Research interests constantly shift—what matters for kinase inhibitor synthesis in one cycle becomes irrelevant for new click chemistry or diagnostic tool development the next. Our facility’s ability to adapt, without the drag of contracting or repackaging delays, rests on the fact that our scientists and operators not only run the equipment but work side-by-side with clients developing emerging protocols. Several pharmaceutical teams sent project teams to our site, watching in-person how we handle deviations in impurity profiles, or rerun crystallizations to rescue a time-sensitive project after the first run failed. That transparency, forged over years of shared successes and the occasional pointed lesson, defines what makes our high-value intermediate solutions meaningful—not as SKUs, but as essential building blocks in tomorrow’s discoveries.

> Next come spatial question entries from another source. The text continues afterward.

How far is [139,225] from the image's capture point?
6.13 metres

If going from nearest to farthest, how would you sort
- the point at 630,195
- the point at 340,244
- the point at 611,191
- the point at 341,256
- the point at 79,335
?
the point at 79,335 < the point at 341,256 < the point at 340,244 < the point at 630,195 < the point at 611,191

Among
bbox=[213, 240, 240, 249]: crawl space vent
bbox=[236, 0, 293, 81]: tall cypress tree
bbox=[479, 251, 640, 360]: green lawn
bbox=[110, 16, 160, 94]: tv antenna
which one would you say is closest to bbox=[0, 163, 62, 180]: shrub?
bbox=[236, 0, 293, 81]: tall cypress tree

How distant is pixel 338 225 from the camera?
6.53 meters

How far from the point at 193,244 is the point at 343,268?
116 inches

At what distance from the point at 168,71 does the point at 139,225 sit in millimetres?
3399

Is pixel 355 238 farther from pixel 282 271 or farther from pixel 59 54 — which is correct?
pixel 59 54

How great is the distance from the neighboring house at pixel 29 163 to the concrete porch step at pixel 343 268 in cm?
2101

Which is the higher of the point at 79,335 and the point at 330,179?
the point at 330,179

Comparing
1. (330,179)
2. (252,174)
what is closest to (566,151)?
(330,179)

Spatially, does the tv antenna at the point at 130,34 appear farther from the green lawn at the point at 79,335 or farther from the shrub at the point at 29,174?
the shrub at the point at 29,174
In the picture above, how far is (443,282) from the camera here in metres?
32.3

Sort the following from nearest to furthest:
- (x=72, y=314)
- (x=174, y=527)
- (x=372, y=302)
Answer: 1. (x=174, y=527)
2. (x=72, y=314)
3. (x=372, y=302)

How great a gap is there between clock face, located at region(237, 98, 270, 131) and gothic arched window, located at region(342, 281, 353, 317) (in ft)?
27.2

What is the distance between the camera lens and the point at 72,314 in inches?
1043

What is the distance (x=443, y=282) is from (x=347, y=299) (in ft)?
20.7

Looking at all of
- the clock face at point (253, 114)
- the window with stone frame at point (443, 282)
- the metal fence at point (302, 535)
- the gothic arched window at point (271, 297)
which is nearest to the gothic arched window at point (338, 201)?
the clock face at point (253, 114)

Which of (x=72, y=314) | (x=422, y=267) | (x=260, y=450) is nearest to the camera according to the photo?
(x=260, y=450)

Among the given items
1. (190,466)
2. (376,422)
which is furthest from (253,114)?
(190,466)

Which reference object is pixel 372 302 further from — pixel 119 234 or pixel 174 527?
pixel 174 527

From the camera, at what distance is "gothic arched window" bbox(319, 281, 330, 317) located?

Our history with [4-(3-Methylphenyl)Amino]Pyridine-3-Sulfoamide taught us that producing specialty intermediates is as much about discipline and experience as about raw molecular design. Every tweak in synthesis or packaging comes backed by actual performance in labs and by feedback from real users tackling genuine research hurdles. Chemists who stake the next stages of their projects on reliable, custom intermediates look for more than just a spec sheet—they look for a manufacturer with the backbone, technical memory, and agility to support every pivot and troubleshoot any unexpected result.
From our vantage point as hands-on producers, this molecule embodies more than chemistry—it acts as a solid link in the chain connecting conceptual R&D, demanding production schedules, regulatory scrutiny, and the ingenuity of scientific research. With every batch, our focus remains grounded in what matters—giving discovery teams and process engineers the practical, reliable foundation they need for breakthroughs.